═══ Data supplied

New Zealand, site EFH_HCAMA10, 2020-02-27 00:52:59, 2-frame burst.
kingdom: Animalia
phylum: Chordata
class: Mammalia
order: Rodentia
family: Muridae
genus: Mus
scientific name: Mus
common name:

══════

● **Action item**
All the entries should be written out again precisely.

● **Answer below**
New Zealand, site EFH_HCAMA10, 2020-02-27 00:52:59, 2-frame burst.
kingdom: Animalia
phylum: Chordata
class: Mammalia
order: Rodentia
family: Muridae
genus: Mus
scientific name: Mus
common name:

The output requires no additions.